- **TASK DETAILS**
I'd like the records transcribed exactly, leaving the images out.

- **DATA PROVIDED**
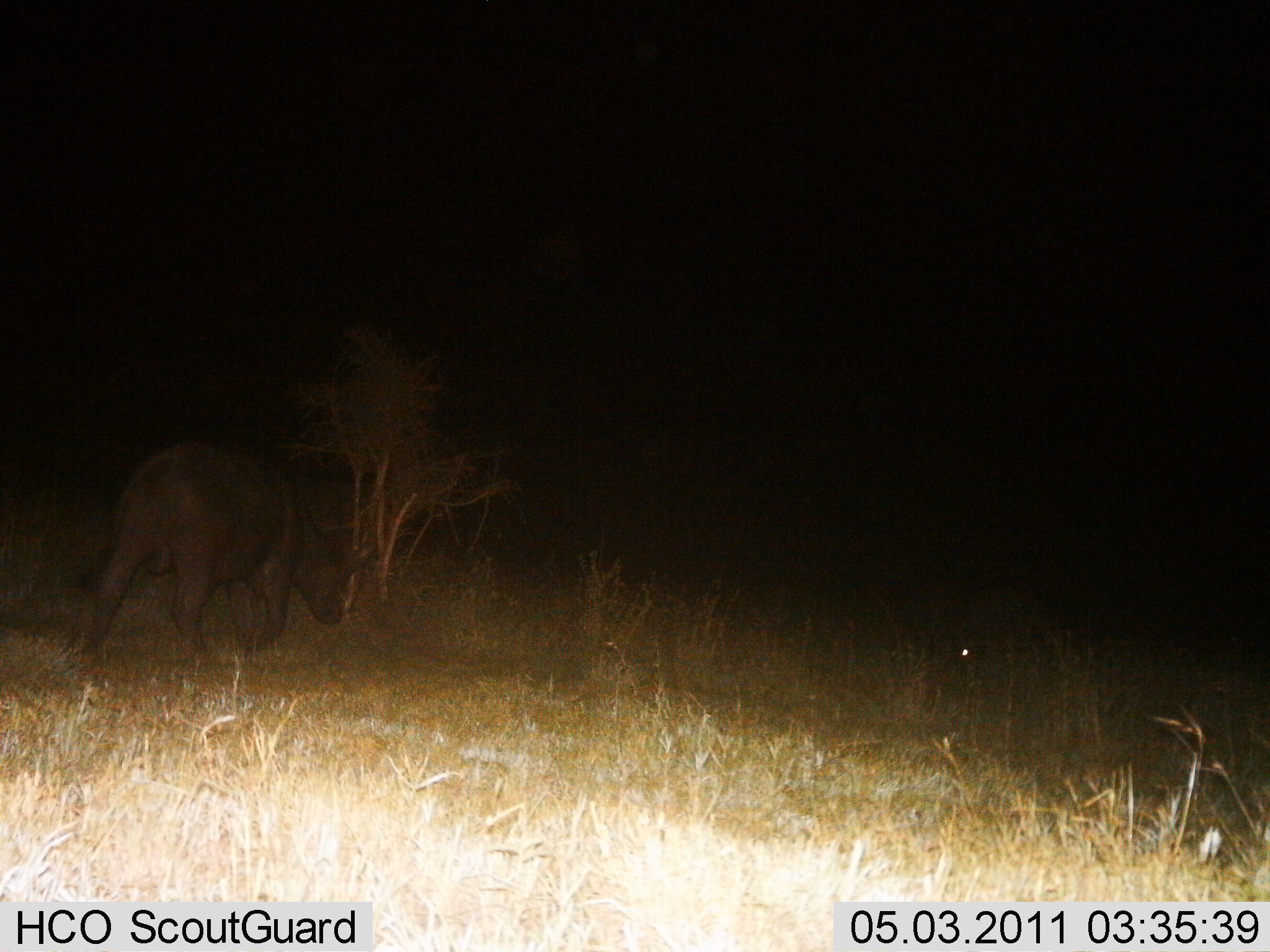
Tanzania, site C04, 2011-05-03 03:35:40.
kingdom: Animalia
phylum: Chordata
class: Mammalia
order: Artiodactyla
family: Bovidae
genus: Syncerus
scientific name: Syncerus caffer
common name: cape buffalo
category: buffalo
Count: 1.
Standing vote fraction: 14%.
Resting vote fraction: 7%.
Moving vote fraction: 86%.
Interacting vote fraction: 0%.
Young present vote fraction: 0%.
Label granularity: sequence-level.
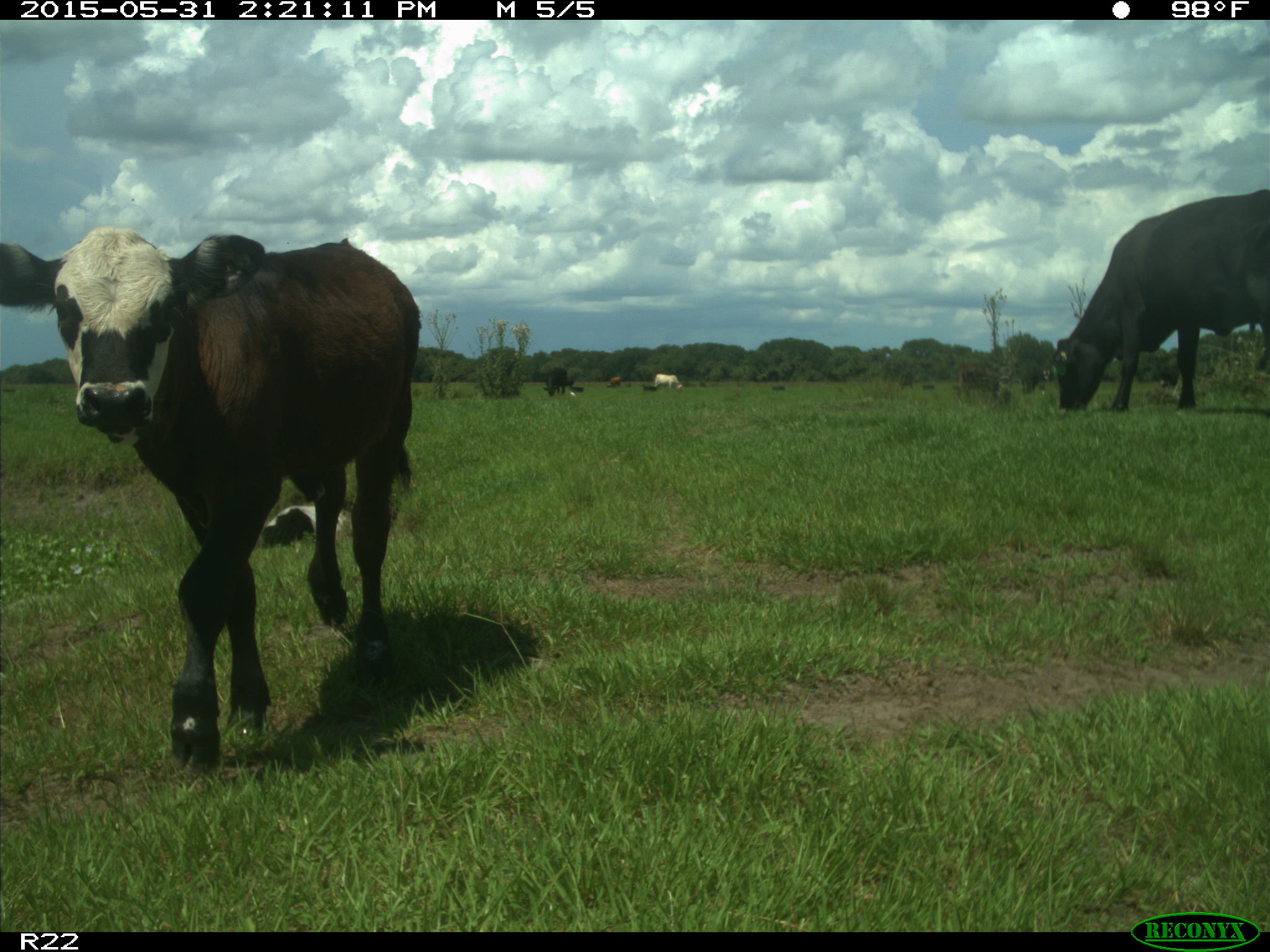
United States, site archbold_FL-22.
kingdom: Animalia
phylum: Chordata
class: Mammalia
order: Artiodactyla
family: Bovidae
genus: Bos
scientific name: Bos taurus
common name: domestic cow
Bos taurus (domestic cow).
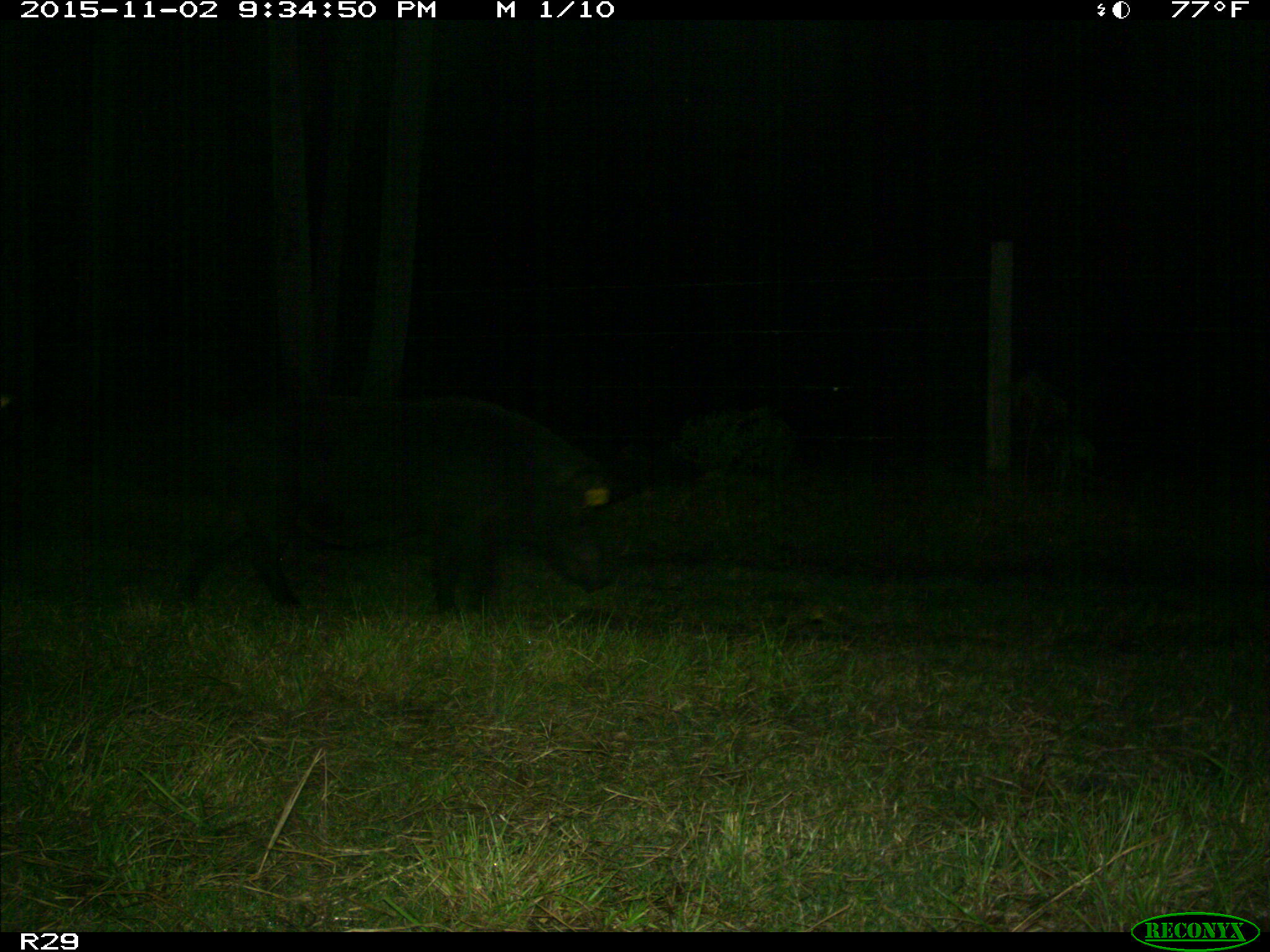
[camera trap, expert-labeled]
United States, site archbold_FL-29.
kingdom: Animalia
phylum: Chordata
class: Mammalia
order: Artiodactyla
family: Suidae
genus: Sus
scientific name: Sus scrofa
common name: wild boar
Sus scrofa (wild boar).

- **EXERCISE RESULT**
Tanzania, site C04, 2011-05-03 03:35:40.
kingdom: Animalia
phylum: Chordata
class: Mammalia
order: Artiodactyla
family: Bovidae
genus: Syncerus
scientific name: Syncerus caffer
common name: cape buffalo
category: buffalo
Count: 1.
Standing vote fraction: 14%.
Resting vote fraction: 7%.
Moving vote fraction: 86%.
Interacting vote fraction: 0%.
Young present vote fraction: 0%.
Label granularity: sequence-level.
United States, site archbold_FL-22.
kingdom: Animalia
phylum: Chordata
class: Mammalia
order: Artiodactyla
family: Bovidae
genus: Bos
scientific name: Bos taurus
common name: domestic cow
Bos taurus (domestic cow).
[camera trap, expert-labeled]
United States, site archbold_FL-29.
kingdom: Animalia
phylum: Chordata
class: Mammalia
order: Artiodactyla
family: Suidae
genus: Sus
scientific name: Sus scrofa
common name: wild boar
Sus scrofa (wild boar).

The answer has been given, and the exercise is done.